Nurses, teachers and off duty policemen marched with anti-war activists, politicians and the unemployed in a massive protest against the Conservative led Government’s austerity measures, which they say are killing Britain.
Tens of thousands of people took to the streets in the demonstrations, which was led by a group of jobless young people. More than 250 coaches brought people to London to take part. There were similar protests in Belfast and Glasgow. Protesters blew whistles and held up flags and banners as they marched though central London. One homemade banner read, ‘Cameron has butchered Britain’. Other banners read ‘cut war not welfare’, and ‘need before greed’. RT’s correspondent in London, Sara Firth, who watched the march and spoke to some of the protesters, said that cuts to the NHS and the police force were the areas that people were most concerned about. “People have turned out here today from all walks of life. Families and all age groups are being affected by this,” She said. The cuts have severely affected the police force, the National Health Service (NHS) and the armed forces. One demonstrator told RT why he was marching, “We want our children to have a good education and good health care, this is what my grandmother who was a suffragette – [the women who fought for the female vote in Britain] – actually fought for and my father spent six years in north Africa fighting for a decent country and this government is going to destroy it.”
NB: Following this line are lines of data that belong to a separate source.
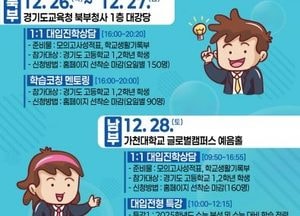 경기도교육청, 대입진학설명회 개최...고교 1·2학년 학생·학부모 대상
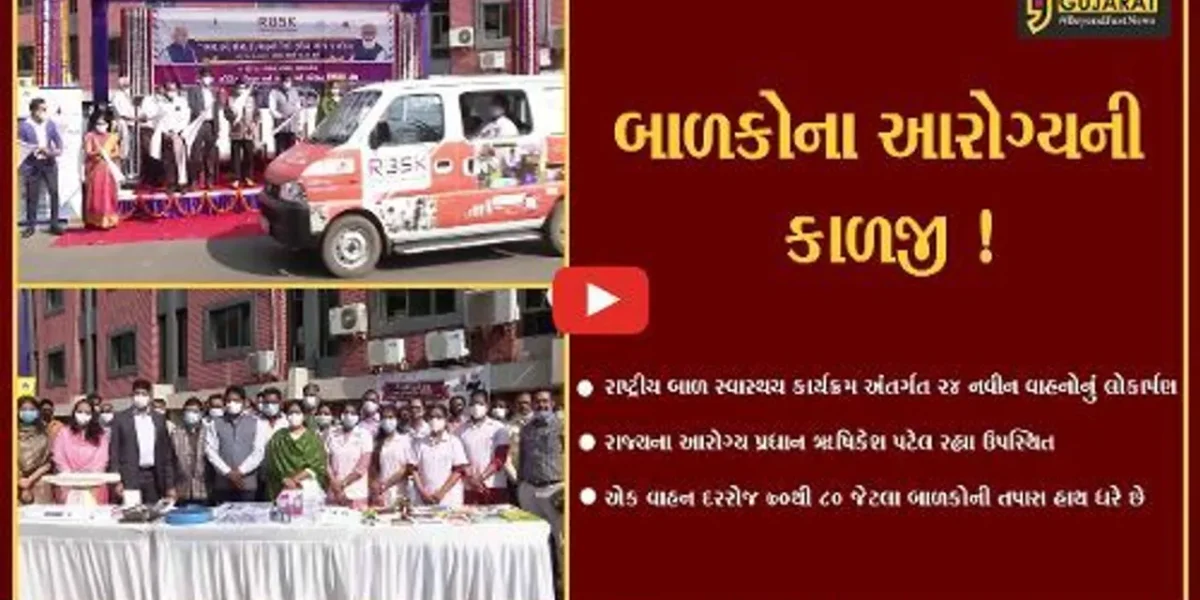 ગાંધીનગર: બાળ સ્વાસ્થય કાર્યક્રમ અંતર્ગત ૨૪ નવીન વાહનોનું લોકાર્પણ કરાયું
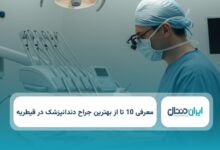 بهترین جراح دندانپزشک در قیطریه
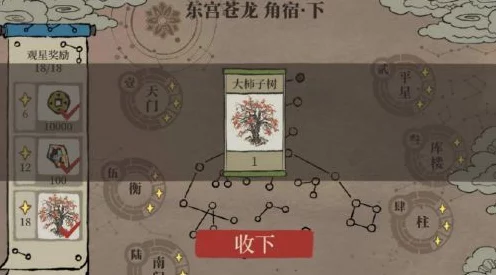 江南百景图亢宿挑战升级，左摄提第2关通关秘籍大公开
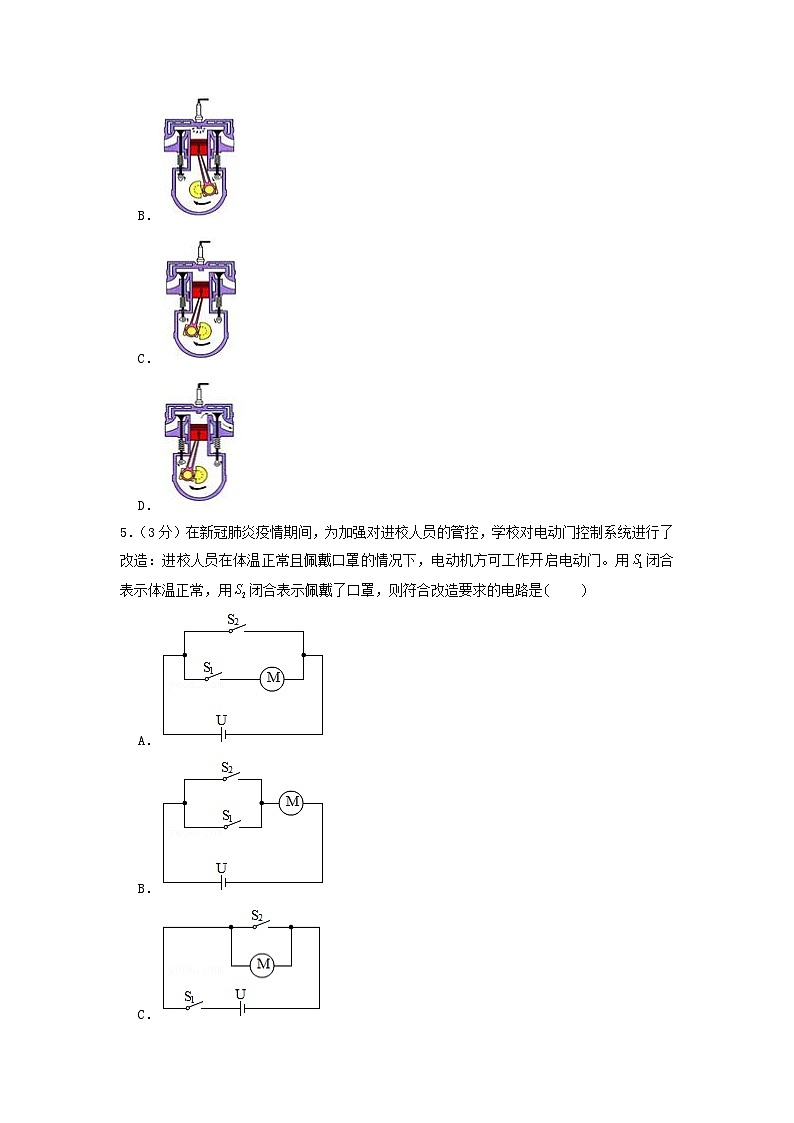 2021-2022学年贵州省黔东南州九年级上学期物理期中试卷及答案第2页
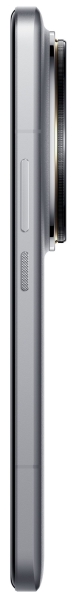 Xiaomi 14 Ultra — ürün görseli 15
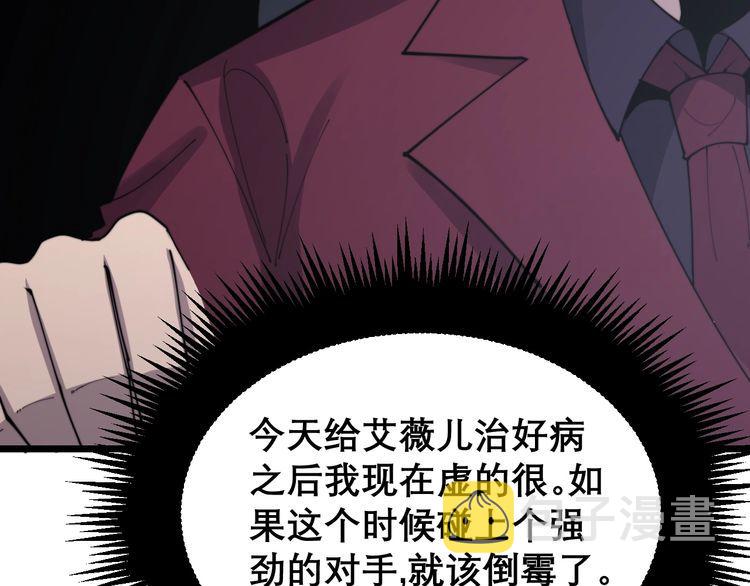 第192话 赴宴114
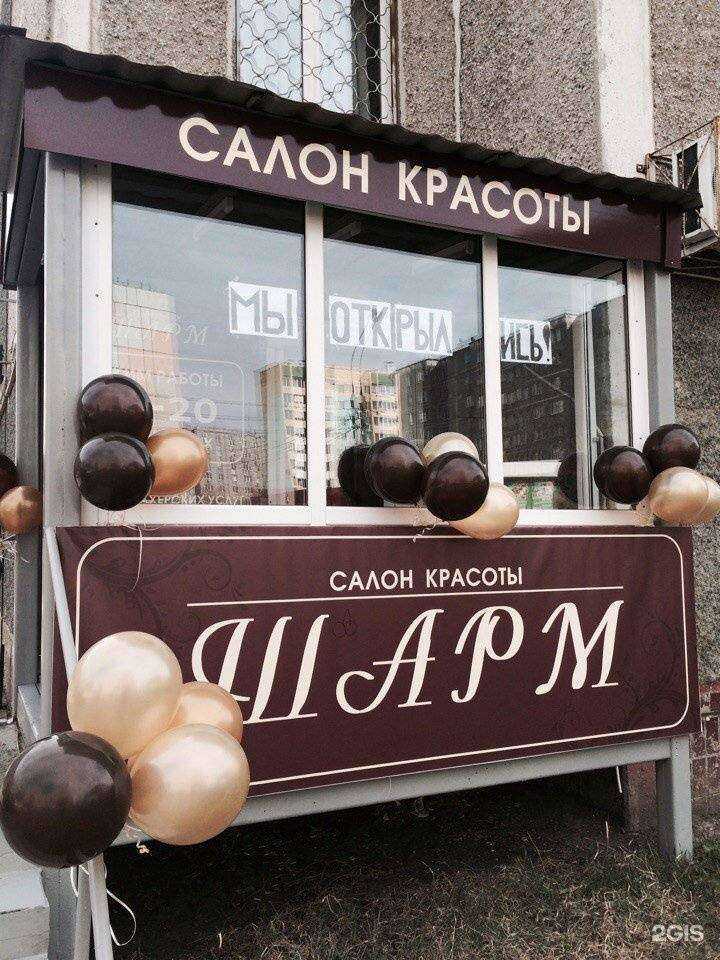 Отзывы на компанию Шарм в Челябинске c фото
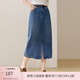纖莉秀【前開(kāi)叉牛仔半身裙】大碼女裝顯瘦百搭直筒裙胖mm春裝新款0226 牛仔藍 XL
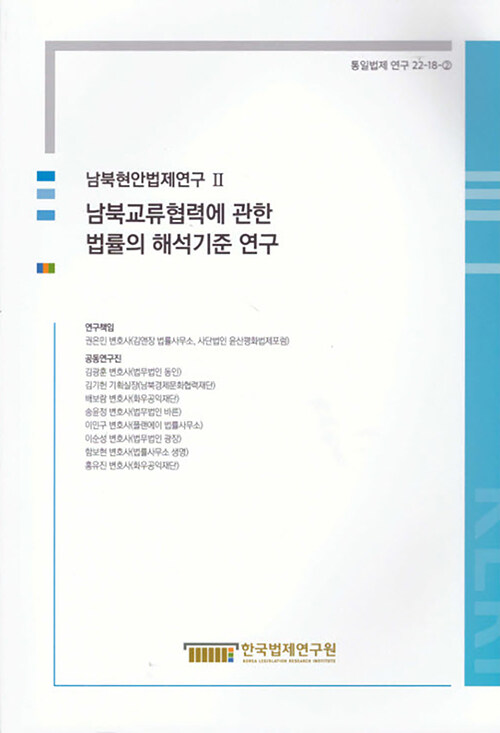 남북현안법제연구 2 : 남북 교류협력에 관한 법률의 해석기준 연구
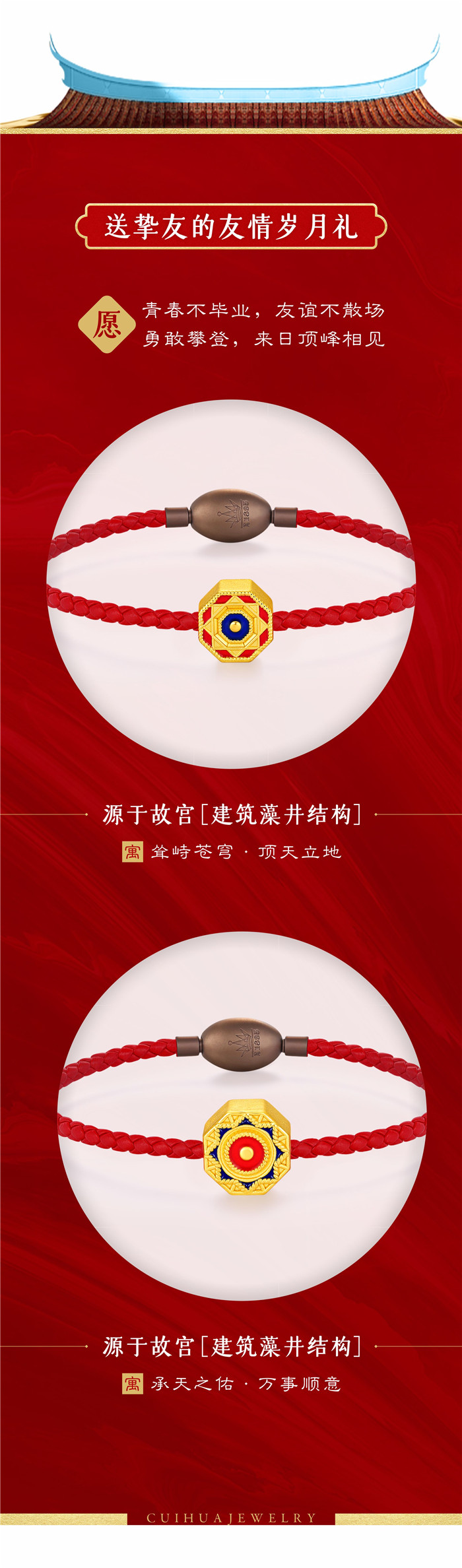 萃华珠宝：毕业季丨宫里又上新了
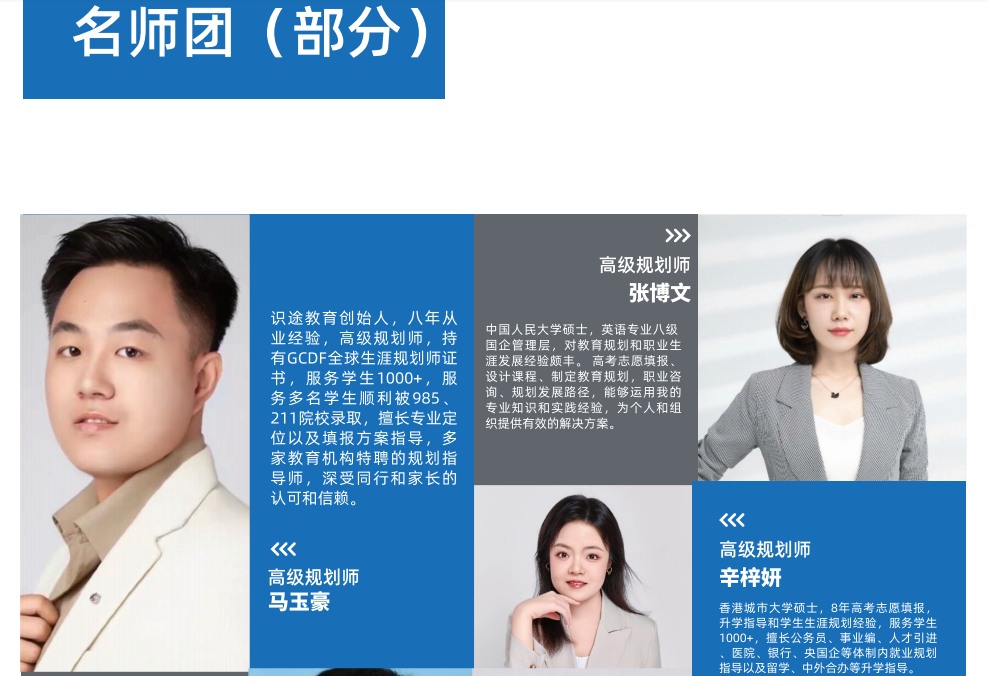QQ截图20240521143532.png
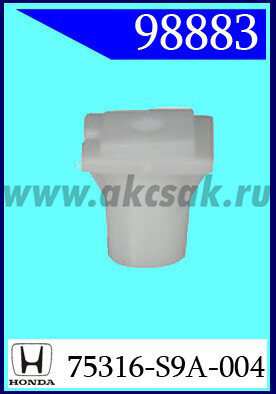 98883 Клипса автомобильная (крепёжное изделие) HONDA
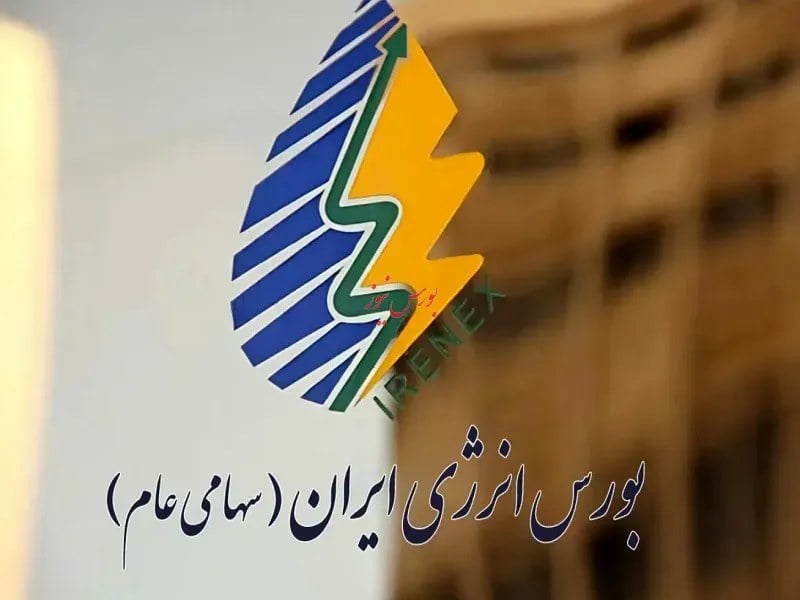 عرضه ۴۸ هزار تن فرآورده هیدروکربوری در بورس انرژی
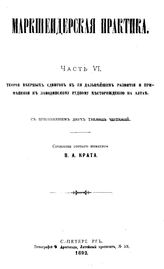 Крат, В.А. Маркшейдерская практика. Ч. 6 : Теория веерных сдвигов в ее дальнейшем развитии и применении к Заводинскому рудному месторождению на Алтае. - СПб., 1892.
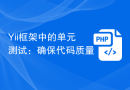 Yii框架中的单元测试：确保代码质量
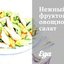 Нежный фруктово-овощной салат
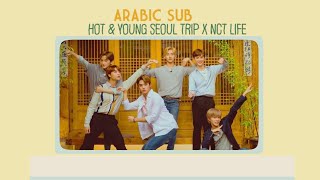 [ARABIC SUB] NCT LIFE ‘Hot&Young Seoul Trip’ EP.2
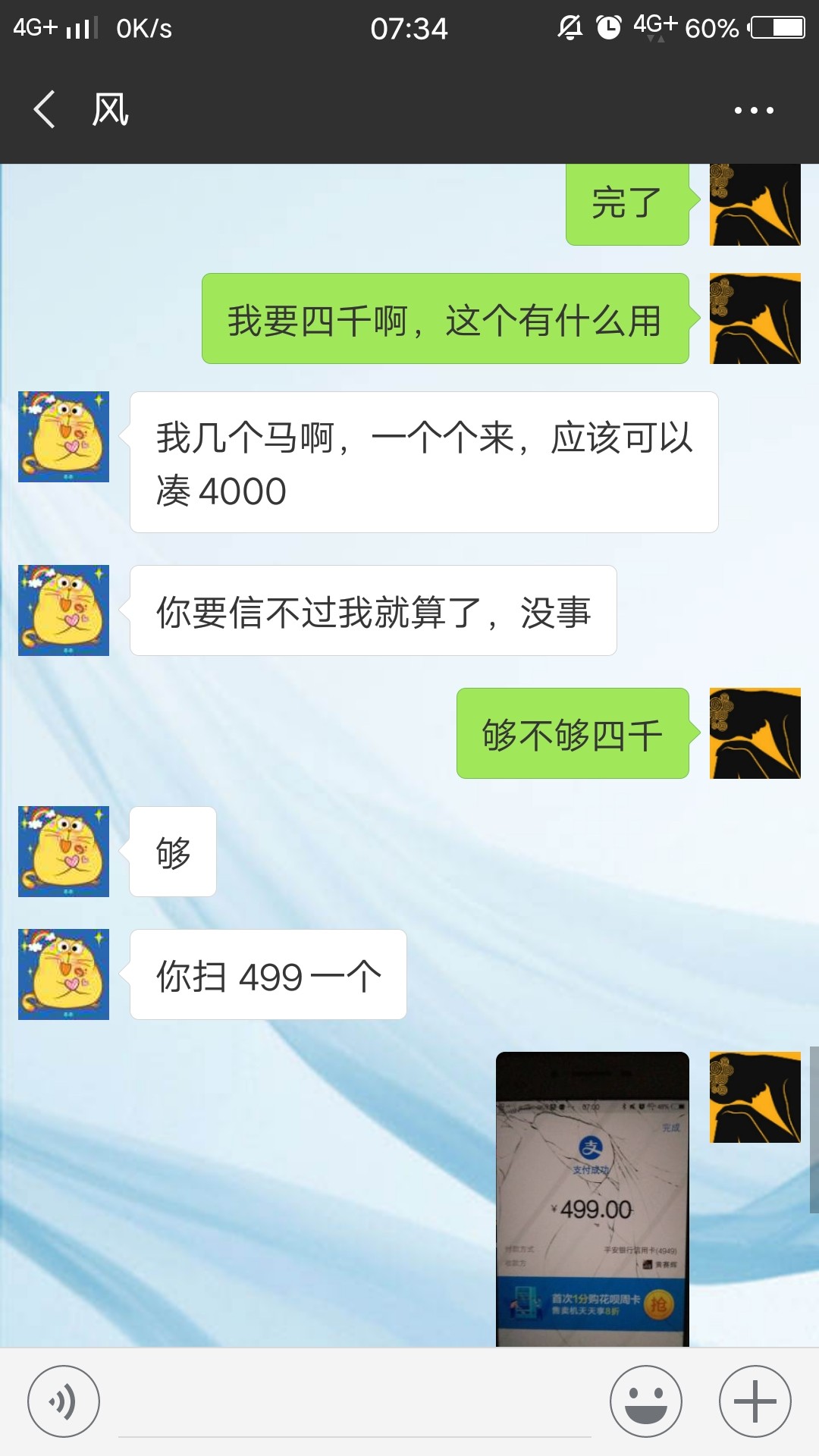卡农认识骗子一枚！曝光一下，希望不要删帖，我一个刚生完孩子的女人也骗，唉53 / 作者:黎婷婷 / 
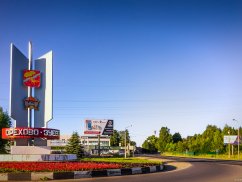 Веб-студия СайтФирмы - создание сайтов в Орехово-Зуево от 9900р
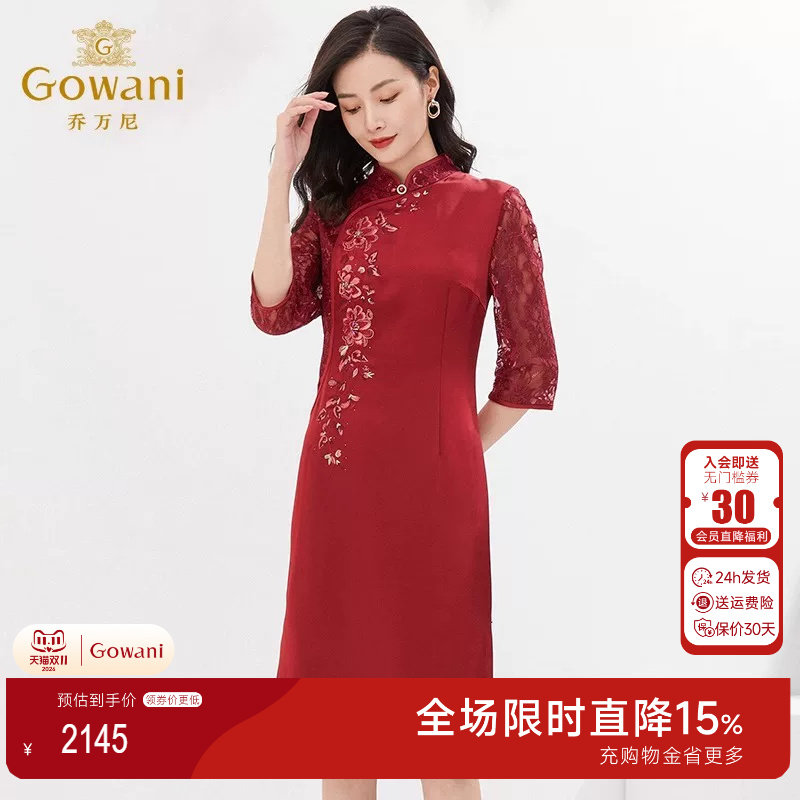 乔万尼2026秋夏红色连衣裙礼服旗袍裙收腰显瘦刺绣三醋酸红裙子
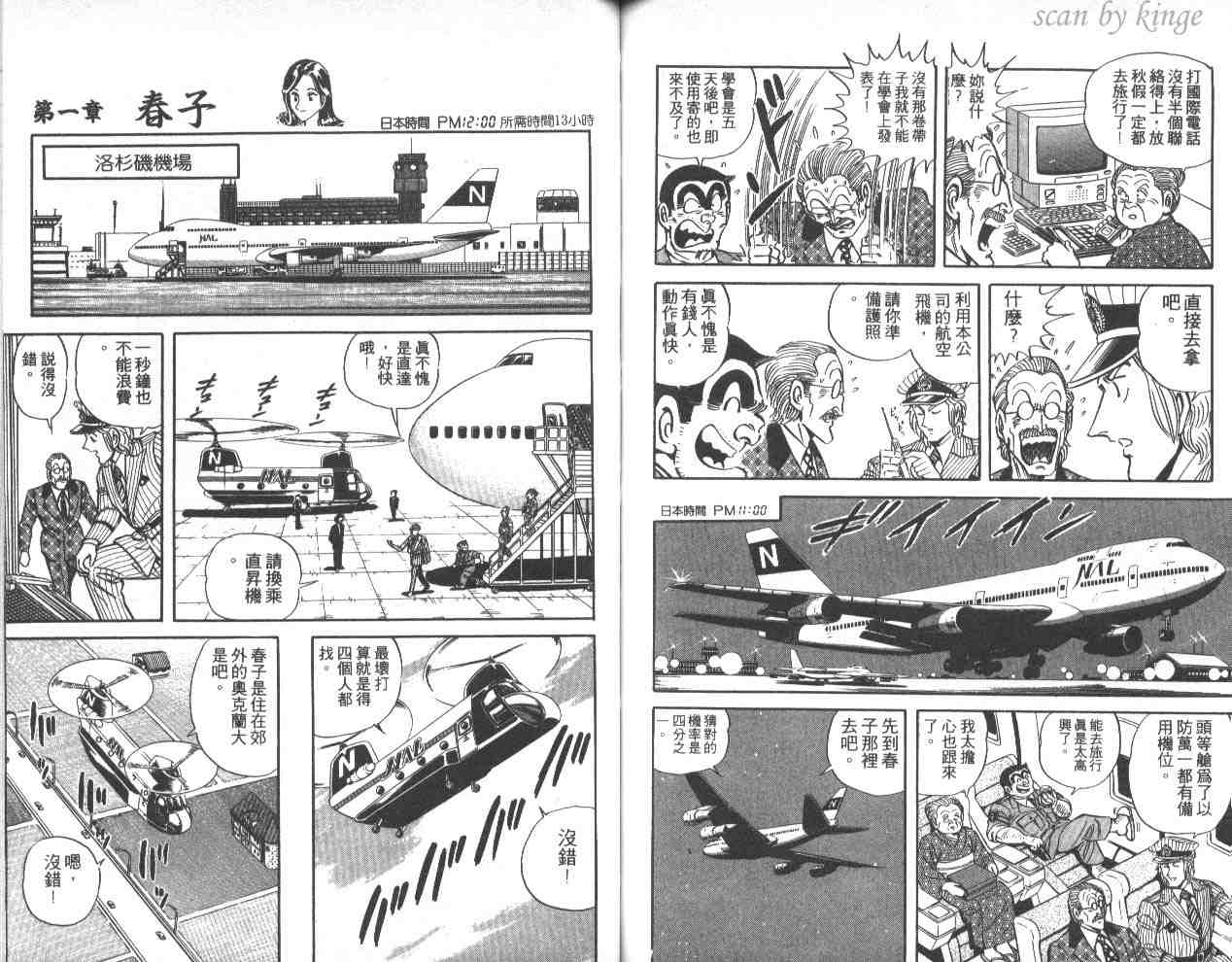 烏龍派出所 - 第41卷(2/3) - 3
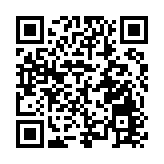 深圳橫崗暖心商戶聯盟成立 六約南工會關愛新業態員工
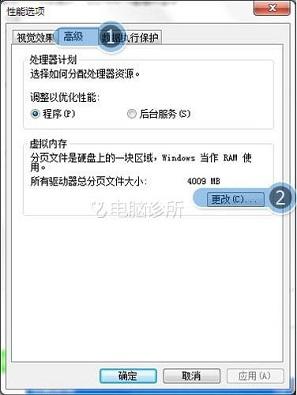 为什么WIN7电脑关机慢?该怎么解决?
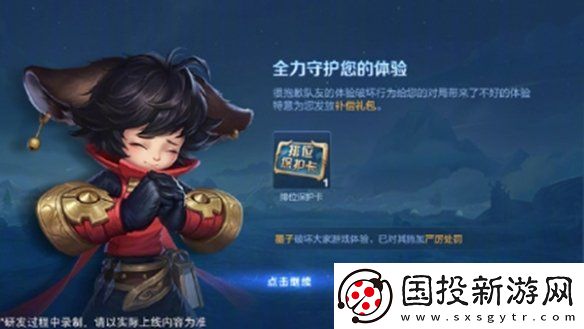 王者荣耀s38优化了什么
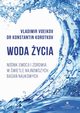 Woda ycia, Voeikov Vladimir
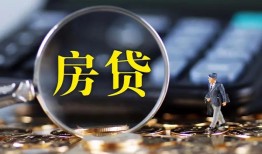 北京14身份证贷款在线-北京14押身份证贷款-北京14私人身份证借私借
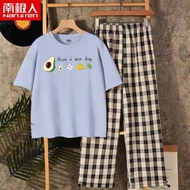 HAVE A NICE DAY SHIRT WITH CHECKED PANTS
There was a strong trade union presence at all the three nationwide events. The head of the Trade Union’s Congress (TUC) Brendan Barber said that the message from the protesters is that austerity isn’t working. “The government doesn’t understand the pain that their cuts and their economic program are having in communities up and down the country. And the government needs to swallow its pride and go for plan B, because Plan A just isn’t working.” Dave Prentis, the leader of Unison, Britain’s biggest public sector trade union, told RT. Barber and other union leaders have called for a general strike and further protests to hammer home their message to the government. Other groups involved in the protest included the Stop the War Coalition and the Campaign for Nuclear Disarmament, which has slammed the government for what it says are “disastrous” implications for public services financing by committing tens of billions of pounds to a new nuclear weapons system.In a rally in Hyde Park, which took place after the march, Labour leader Ed Milliband took to the stage saying that if elected his party would “stand for all the young people in the country who want to work in Britain but cannot find it today.”
An embarrassing week
The march will provide further discomfort for David Cameron’s conservative led coalition, which is reeling from a week of negative headlines. On Friday Andrew Mitchel, the Chief Whip or party enforcer, resigned after a row in which he’s accused of calling the police ‘plebs’ – a class-laden insult often used by Britain’s upper classes to insult common working people. In a second embarrassment, the chancellor, George Osborne, was caught sitting in a first class train carriage with only a standard class ticket. This was ammunition for Tory critics who accuse them of being the party of privilege. The unions were quick to pounce on his actions: “The Chancellor eventually paid for his ticket, but the rest of us are paying the price for his disastrous policies.” But Sajid Javid, a Conservative Treasury minister, said the government must stick to its guns and said that figures out last week showing a fall in unemployment and inflation showed that its economic policies were working. While Mark Littlewood, the director general of the Institute of Economic Affairs, which describes itself as an independent free market think tank, said the government must not listen to militant union leaders and that relatively the cuts Britain has seen are tiny. But for many of those voicing their discontent on the streets of London and for people in the UK who have lost their jobs because of austerity, prudent economic principles appear to be just background noise.